What's the "Bing Rule" in Online Advertising Data?
The “Bing Rule” was coined by one of my favourite marketing analysts, Avinash Kaushik and I see it all the time in my advertising data. Here’s what it is and how it shows up in the numbers.
Transcript:
Someone I follow online is Avinash Kaushik, and he works at Google and he has an email newsletter that he sends out called the marketing analytics intersect. And this is just what it sounds like, how marketing and analytics and data work together. And I read every single one. It is super insightful and today's video was inspired by a concept that he coined and that term is the Bing role. And he refers to this as the smallest numbers having the highest percentage points. This came from an analysis of advertising data, where they noticed that often Bing was getting higher conversion rates over Google traffic. So Bing ads were sending better quality traffic than Google. And when business leaders noticed this, they were like, we need to put all of our money into Bing ads.
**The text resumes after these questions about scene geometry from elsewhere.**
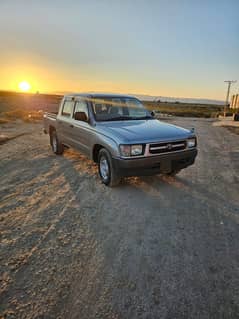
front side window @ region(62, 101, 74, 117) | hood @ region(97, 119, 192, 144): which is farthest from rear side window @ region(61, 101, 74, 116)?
hood @ region(97, 119, 192, 144)

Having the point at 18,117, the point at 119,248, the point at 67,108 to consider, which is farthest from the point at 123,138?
the point at 18,117

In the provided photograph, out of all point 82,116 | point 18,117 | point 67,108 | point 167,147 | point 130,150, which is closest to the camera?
point 130,150

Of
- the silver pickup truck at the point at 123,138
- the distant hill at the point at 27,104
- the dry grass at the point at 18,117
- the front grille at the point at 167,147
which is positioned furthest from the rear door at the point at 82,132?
the distant hill at the point at 27,104

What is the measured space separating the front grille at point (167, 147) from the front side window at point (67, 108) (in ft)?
9.61

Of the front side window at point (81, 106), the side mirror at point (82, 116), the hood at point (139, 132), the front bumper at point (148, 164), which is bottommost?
the front bumper at point (148, 164)

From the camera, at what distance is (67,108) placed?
6.20m

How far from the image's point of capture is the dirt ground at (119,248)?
2002mm

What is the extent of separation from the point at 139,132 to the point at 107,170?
1.03 metres

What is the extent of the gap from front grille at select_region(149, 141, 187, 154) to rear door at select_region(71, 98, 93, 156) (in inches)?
60.7

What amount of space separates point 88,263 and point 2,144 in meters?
7.82

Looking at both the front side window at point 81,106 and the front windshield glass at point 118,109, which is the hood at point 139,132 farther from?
the front side window at point 81,106

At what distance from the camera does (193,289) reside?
2156 millimetres

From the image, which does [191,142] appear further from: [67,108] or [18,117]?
[18,117]

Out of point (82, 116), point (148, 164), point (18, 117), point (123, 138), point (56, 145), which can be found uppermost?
point (82, 116)
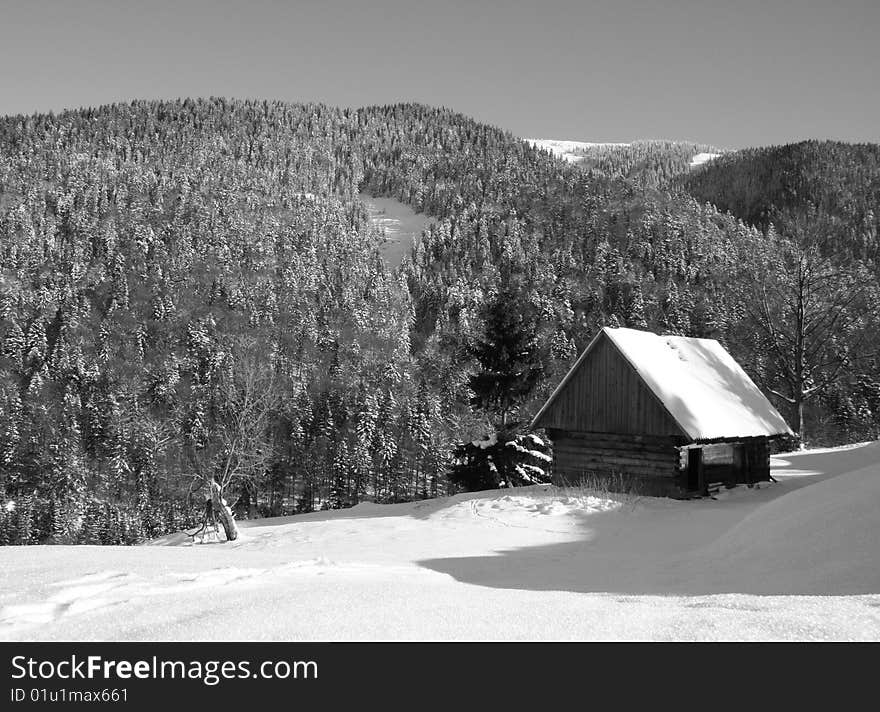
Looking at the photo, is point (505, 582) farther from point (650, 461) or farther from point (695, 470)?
point (695, 470)

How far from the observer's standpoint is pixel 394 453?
3406 inches

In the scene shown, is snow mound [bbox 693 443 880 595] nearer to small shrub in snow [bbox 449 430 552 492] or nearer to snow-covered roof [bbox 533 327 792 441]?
snow-covered roof [bbox 533 327 792 441]

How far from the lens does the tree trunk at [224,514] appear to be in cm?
1984

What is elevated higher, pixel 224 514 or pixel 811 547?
pixel 811 547

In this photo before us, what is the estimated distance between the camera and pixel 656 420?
21609 mm

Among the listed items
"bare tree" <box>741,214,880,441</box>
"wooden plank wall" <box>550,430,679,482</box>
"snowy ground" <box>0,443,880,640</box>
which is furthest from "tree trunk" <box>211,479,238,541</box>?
"bare tree" <box>741,214,880,441</box>

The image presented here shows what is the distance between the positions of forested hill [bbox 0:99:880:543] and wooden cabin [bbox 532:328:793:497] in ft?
16.8

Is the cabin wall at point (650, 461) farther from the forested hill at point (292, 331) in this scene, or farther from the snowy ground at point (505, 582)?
the forested hill at point (292, 331)

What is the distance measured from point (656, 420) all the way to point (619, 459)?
2175 mm

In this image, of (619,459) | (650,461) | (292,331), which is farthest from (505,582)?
(292,331)

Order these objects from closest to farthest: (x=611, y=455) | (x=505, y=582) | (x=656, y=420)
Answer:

But what they didn't look at was the fact that Bing was getting them maybe a hundred customers. Whereas Google was getting them a hundred thousand. So even though the quality was there with Bing there just wasn't the same scale that they could get with Google. And so they just wouldn't be able to grow in the same way without Google ads. This concept is seen in a lot of different places. And I notice it all the time in Facebook advertising where one placement is doing really well, but the volume just isn't there, or maybe one audience is performing really well, but we just can't seem to scale it due to just supply and demand that audience is really high-performing, but it's maybe just not big enough to really scale and grow that in the way that we want to.